=== Lesetext ===

19.05.2025 – land und region
Wenn wir über Landwirtschaft sprechen, geht es oft um Märkte, Tierhaltung, Klimaschutz oder Flächenpolitik, aber nur ganz selten um die Betriebshelferinnen. Was dabei viel zu selten erwähnt wird, ist die soziale Infrastruktur, die im Hintergrund funktioniert – oder funktionieren muss – damit ein bäuerlicher Familienbetrieb auch im Notfall weiter bestehen kann.
Eine tragende Säule dieser Struktur sind die Betriebshelferinnen und Betriebshelfer, ebenso wie Dorfhelferinnen und Hauswirtschafterinnen, die über Maschinenringe oder soziale Betriebshilfen organisiert werden. Sie springen ein, wenn der Alltag auf dem Hof aus dem Tritt gerät – bei Krankheit, Unfall, Todesfall, Reha, Mutterschutz oder psychischer Belastung.
Wer diese Menschen sind
Diese Helferinnen und Helfer sind ausgebildete Fachkräfte, meist mit landwirtschaftlichem Berufsabschluss oder einer Zusatzqualifikation in Hauswirtschaft, Pflege oder Kinderbetreuung. Sie übernehmen in Notfällen alle notwendigen betrieblichen, hauswirtschaftlichen oder pflegerischen Aufgaben: Tiere versorgen, melken, füttern, Maschinen bedienen, Felder bewirtschaften – aber auch Kinder betreuen, einkaufen, kochen, Wäsche waschen und den Familienalltag strukturieren.
Sie kennen den Betrieb oft nicht im Detail, bevor sie das erste Mal dort stehen. Und sie wissen, was sie tun. Ohne großes Aufsehen, aber mit der vollen Verantwortung für Hof, Familie und Tiere.

===

* **Arbeitsanweisungen**
1 > Über welche Stellen werden Betriebshelferinnen, Dorfhelferinnen und Hauswirtschafterinnen laut dem Text über Betriebshelferinnen organisiert?
2 > Gib aus dem Text über Betriebshelferinnen den Abschnitt wortgetreu aus, beginnend bei „Eine tragende Säule“ und endend bei „oder psychischer Belastung.“.
3 > Bitte nimm den Text über Betriebshelferinnen nach seinem letzten Satz auf und schreib ihn weiter.
Die gespeicherten Einträge haben mit dem Text über Betriebshelferinnen nichts zu tun.

=== Bereitgestellte Daten ===

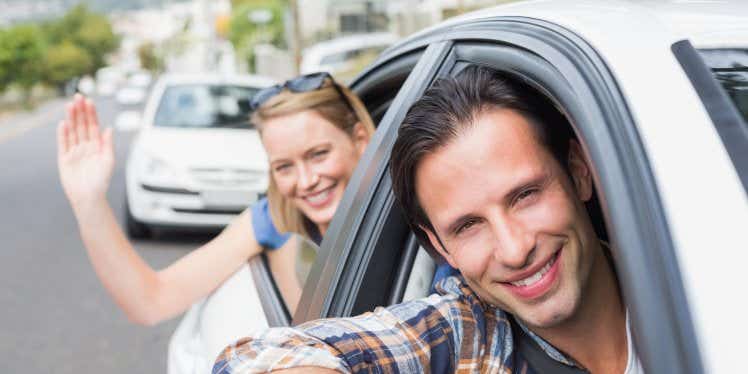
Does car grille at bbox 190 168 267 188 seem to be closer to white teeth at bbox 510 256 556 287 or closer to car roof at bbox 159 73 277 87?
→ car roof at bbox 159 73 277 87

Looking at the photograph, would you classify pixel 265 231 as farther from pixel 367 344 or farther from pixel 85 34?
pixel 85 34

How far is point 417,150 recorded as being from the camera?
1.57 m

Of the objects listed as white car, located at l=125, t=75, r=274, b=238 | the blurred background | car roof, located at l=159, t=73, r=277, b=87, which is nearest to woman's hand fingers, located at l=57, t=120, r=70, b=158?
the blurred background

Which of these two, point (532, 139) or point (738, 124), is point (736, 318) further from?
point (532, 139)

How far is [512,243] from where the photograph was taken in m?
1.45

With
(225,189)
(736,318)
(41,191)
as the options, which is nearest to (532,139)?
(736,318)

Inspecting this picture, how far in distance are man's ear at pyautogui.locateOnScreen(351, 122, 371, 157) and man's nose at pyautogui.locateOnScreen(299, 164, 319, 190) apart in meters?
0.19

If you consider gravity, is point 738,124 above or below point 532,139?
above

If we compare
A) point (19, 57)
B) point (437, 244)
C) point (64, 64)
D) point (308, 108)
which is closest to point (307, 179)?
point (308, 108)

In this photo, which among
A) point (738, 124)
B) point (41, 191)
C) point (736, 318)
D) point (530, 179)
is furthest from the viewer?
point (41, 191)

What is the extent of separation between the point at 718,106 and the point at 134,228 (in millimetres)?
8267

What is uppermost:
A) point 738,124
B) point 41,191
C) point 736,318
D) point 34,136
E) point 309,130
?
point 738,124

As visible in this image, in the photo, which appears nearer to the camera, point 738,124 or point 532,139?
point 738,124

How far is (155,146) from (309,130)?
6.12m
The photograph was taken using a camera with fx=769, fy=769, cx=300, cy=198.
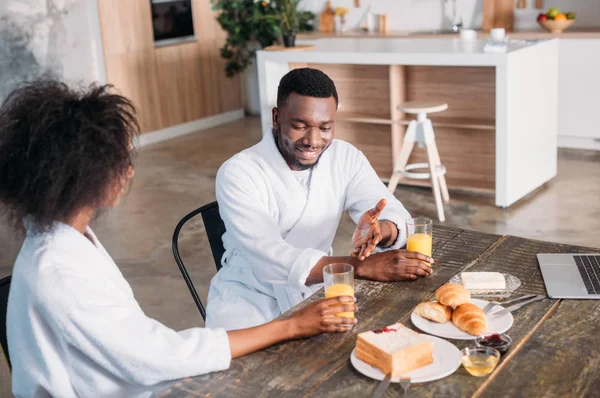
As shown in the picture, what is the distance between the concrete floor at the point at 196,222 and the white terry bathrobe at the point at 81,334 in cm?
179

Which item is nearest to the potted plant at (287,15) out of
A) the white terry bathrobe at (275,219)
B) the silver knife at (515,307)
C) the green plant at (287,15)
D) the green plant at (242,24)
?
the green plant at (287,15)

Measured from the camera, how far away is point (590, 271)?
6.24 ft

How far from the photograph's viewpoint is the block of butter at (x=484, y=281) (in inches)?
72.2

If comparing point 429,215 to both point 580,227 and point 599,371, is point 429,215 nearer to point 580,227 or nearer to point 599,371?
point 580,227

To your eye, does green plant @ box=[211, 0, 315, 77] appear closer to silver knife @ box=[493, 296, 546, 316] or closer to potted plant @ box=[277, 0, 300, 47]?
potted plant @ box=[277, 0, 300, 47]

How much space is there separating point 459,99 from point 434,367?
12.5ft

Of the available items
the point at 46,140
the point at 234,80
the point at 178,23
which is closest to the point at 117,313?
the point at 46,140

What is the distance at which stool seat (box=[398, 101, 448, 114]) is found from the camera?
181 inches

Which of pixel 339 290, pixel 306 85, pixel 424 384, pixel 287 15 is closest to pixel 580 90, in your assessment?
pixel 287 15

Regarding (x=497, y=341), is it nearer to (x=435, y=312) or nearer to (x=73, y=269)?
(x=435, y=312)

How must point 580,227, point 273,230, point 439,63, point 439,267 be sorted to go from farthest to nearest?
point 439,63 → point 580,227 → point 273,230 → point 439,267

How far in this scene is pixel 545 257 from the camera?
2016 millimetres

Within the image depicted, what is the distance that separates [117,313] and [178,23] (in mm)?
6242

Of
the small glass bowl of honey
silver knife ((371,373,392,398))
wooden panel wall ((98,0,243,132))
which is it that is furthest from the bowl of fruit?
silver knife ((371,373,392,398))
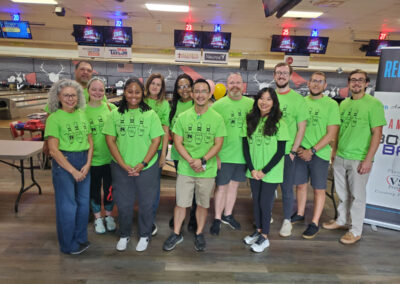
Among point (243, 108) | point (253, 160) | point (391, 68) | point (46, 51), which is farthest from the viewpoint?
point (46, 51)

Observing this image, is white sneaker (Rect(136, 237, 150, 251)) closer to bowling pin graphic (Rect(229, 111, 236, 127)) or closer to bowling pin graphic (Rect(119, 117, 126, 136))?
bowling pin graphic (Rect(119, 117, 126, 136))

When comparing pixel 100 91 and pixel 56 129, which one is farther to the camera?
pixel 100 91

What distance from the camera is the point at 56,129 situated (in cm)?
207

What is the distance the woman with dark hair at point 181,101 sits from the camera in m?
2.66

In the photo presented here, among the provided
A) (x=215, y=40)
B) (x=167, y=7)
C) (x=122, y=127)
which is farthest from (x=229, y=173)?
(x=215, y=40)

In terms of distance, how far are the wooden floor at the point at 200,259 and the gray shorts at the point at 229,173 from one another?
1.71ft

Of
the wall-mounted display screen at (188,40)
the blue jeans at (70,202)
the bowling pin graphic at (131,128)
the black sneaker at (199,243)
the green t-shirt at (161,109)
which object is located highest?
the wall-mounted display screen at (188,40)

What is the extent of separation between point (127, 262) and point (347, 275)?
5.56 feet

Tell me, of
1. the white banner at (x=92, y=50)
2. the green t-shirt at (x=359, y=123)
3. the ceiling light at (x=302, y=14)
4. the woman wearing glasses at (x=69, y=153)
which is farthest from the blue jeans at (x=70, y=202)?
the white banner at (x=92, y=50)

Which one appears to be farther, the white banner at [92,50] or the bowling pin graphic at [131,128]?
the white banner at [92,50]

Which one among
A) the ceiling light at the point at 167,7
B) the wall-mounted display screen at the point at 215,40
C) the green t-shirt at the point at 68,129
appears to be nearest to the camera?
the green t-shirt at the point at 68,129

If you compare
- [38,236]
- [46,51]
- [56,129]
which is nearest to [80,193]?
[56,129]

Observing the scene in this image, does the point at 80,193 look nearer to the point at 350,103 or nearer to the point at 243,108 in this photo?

===

* **Lösungen**
1 > Über Maschinenringe oder soziale Betriebshilfen.

2 >
Eine tragende Säule dieser Struktur sind die Betriebshelferinnen und Betriebshelfer, ebenso wie Dorfhelferinnen und Hauswirtschafterinnen, die über Maschinenringe oder soziale Betriebshilfen organisiert werden. Sie springen ein, wenn der Alltag auf dem Hof aus dem Tritt gerät – bei Krankheit, Unfall, Todesfall, Reha, Mutterschutz oder psychischer Belastung.

3 >
Was diese Arbeit leistet
Die Betriebshilfe leistet viel mehr als nur das, was „irgendwie nötig“ ist. Sie bedeutet:
- Versorgungssicherheit für Mensch und Tier: Die Tiere müssen gefüttert, gemolken oder medizinisch versorgt werden – jeden Tag, auch wenn der Betriebsleiter ausfällt.
- Wirtschaftliche Stabilität: Der laufende Betrieb ist für viele Familien nicht nur Arbeitsplatz, sondern Lebensgrundlage. Stillstand bedeutet oft wirtschaftliches Risiko.
- Soziale Sicherheit: Für viele Familien ist die soziale Betriebshilfe die einzige Möglichkeit, in Krisenfällen zuhause bleiben zu können, ohne dass der Hof zusammenbricht.
- Verantwortung für die nächste Generation: Besonders junge Familien in der Landwirtschaft profitieren von der Kombination aus Familienhilfe, Hauswirtschaft und Hofvertretung.
Ein Netzwerk, das funktioniert – solange man es unterstützt
Organisiert wird dieser Einsatz über die Maschinenringe oder die Sozialversicherung für Landwirtschaft, Forsten und Gartenbau (SVLFG). Der Einsatz kann ganz unterschiedlich finanziert werden – über Krankenkassen, Unfallkassen, Reha-Träger oder die Alterskasse. Der Maschinenring vermittelt passgenau und schnell. Trotzdem geraten viele Helferinnen und Helfer an ihre Grenzen: Zu wenig Personal, zu viele Einsatzstunden, zu viel Bürokratie.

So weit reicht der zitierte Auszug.